[Qué hacer]
1. Imprime sin cambios el tramo de la audiencia sobre la Iglesia como cuerpo de Cristo que empieza con "La Iglesia, sin" y sigue hasta "(cfr Rm 12,5; 1 Cor 12,12-13).".
2. Sigue escribiendo la audiencia sobre la Iglesia como cuerpo de Cristo desde donde termina.

Pope Francis – General Audience 1 Sabrina Fusco – es

© Sabrina Fusco / ALETEIA

Aleteia Team - publicado el 22/10/14

Audiencia general del miércoles 22 de octubre

Queridos hermanos y hermanas, ¡buenos días!

Cuando se quiere destacar cómo los elementos que componen una realidad están unidos entre sí y forman, juntos, una sola cosa, se usa , a menudo, la imagen del cuerpo. A partir del apóstol Pablo, esta expresión se aplica a la Iglesia y ha sido reconocida como su rasgo distintivo más profundo y más bello. Hoy, entonces, queremos preguntarnos: ¿en qué sentido la Iglesia forma un cuerpo?¿y por qué se la define como el “cuerpo de Cristo”?

En el libro de Ezequiel se describe una visión un poco especial, impresionante, pero capaz de infundir confianza y esperanza en nuestros corazones. Dios muestra al profeta un montón de huesos secos, separados unos de los otros. Un escenario desolador… Imaginaos, una explanada toda llena de huesos. Dios le pide entonces, que invoque sobre ellos su Espíritu. En ese punto, los huesos comienzan a unirse y sobre ellos crecen primero los nervios y después la carne y se forma un cuerpo, completo y lleno de vida (cfr Ez 37,1-14). ¡Esta es la Iglesia! Os recomiendo hoy: coged la Biblia el capítulo 37 del profeta Ezequiel y leedlo. Es una obra maestra, la obra maestra del Espíritu, el cual infunde en cada uno la vida nueva del Resucitado y nos pone unos al lado de los otros, unos al servicio de los otros, haciendo así de todos nosotros un cuerpo solo, edificado en la comunión y en el amor.

La Iglesia, sin embargo, no es solamente un cuerpo edificado en el Espíritu: ¡la Iglesia es el cuerpo de Cristo! Y no se trata sencillamente de un modo de hablar: ¡lo somos verdaderamente! Es el gran don que recibimos el día de nuestro Bautismo. En el sacramento del Bautismo, de hecho, Cristo nos hace suyos, acogiéndonos en el corazón del misterio de la cruz, el misterio supremo de su amor por nosotros,  para hacernos resurgir con Él, como nuevas criaturas. Así nace la Iglesia, ¡y así la Iglesia se reconoce cuerpo de Cristo! El Bautismo constituye un verdadero renacimiento, que nos regenera en Cristo, nos forma parte de Él, y nos une íntimamente entre nosotros, como miembros del mismo cuerpo, del que Él es la cabeza (cfr Rm 12,5; 1 Cor 12,12-13).

Lo que surge de allí, entonces, es una profunda comunión de amor. En este sentido, es iluminador como Pablo, exhortando a los maridos a “amar a sus mujeres como a su propio cuerpo”, afirma: “Como Cristo hace con la Iglesia, ya que somos miembros de su cuerpo” » (Ef 5,28-30). Que bello si recordásemos más a menudo lo que somos, que es lo que el Señor Jesús ha hecho con nosotros: somos su cuerpo, ese cuerpo que nada ni nadie puede separar de Él y que Él recubre con toda su pasión y su amor, como un esposo con su esposa. Este pensamiento, sin embargo, debe hacer surgir en nosotros el deseo de corresponder al Señor Jesús y de compartir su amor entre nosotros, como miembros vivos de sus mismo cuerpo.

[Extracto de datos]
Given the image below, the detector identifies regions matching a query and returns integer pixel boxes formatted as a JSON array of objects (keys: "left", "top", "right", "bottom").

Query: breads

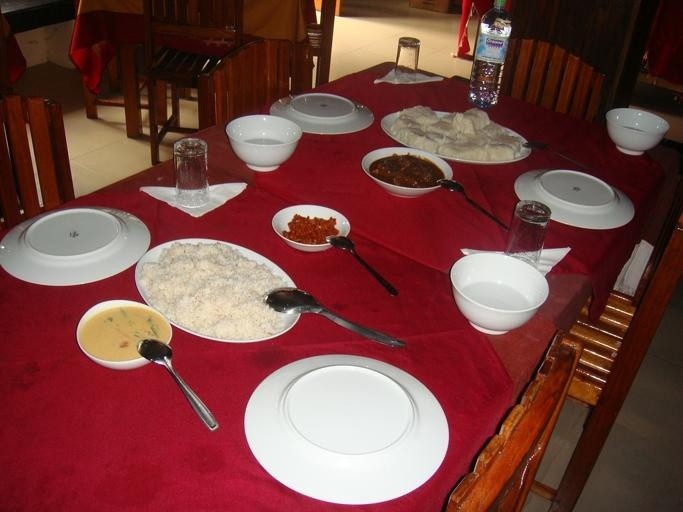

[Las respuestas]
1.
La Iglesia, sin embargo, no es solamente un cuerpo edificado en el Espíritu: ¡la Iglesia es el cuerpo de Cristo! Y no se trata sencillamente de un modo de hablar: ¡lo somos verdaderamente! Es el gran don que recibimos el día de nuestro Bautismo. En el sacramento del Bautismo, de hecho, Cristo nos hace suyos, acogiéndonos en el corazón del misterio de la cruz, el misterio supremo de su amor por nosotros,  para hacernos resurgir con Él, como nuevas criaturas. Así nace la Iglesia, ¡y así la Iglesia se reconoce cuerpo de Cristo! El Bautismo constituye un verdadero renacimiento, que nos regenera en Cristo, nos forma parte de Él, y nos une íntimamente entre nosotros, como miembros del mismo cuerpo, del que Él es la cabeza (cfr Rm 12,5; 1 Cor 12,12-13).

2.
En la época de Pablo, la comunidad de Corinto encontraba muchas dificultades en este sentido, viviendo, como a menudo nosotros, la experiencia de las divisiones, de las envidias, de las incomprensiones y de la marginación. Todas estas cosas que no van bien, porque en vez de edificar y hacer crecer la Iglesia como Cuerpo de Cristo, la rompe en muchas partes, se desmiembra. Esto, también sucede en nuestros días. Pensemos no solo en las comunidades cristianas de algunas parroquias, también en nuestros barrios, ¡cuántas divisiones, envidias! ¡cómo se murmura! ¡cuántas incomprensiones y marginaciones! ¿Esto que nos hace? ¡Nos separa entre nosotros! Es el principio de la guerra. Las guerras no empiezan en el campo de batalla, empiezan en los corazones con estas incomprensiones, envidias, con estas luchas entre las personas. Esta comunidad de Corintio era así ¡eran campeones de esto!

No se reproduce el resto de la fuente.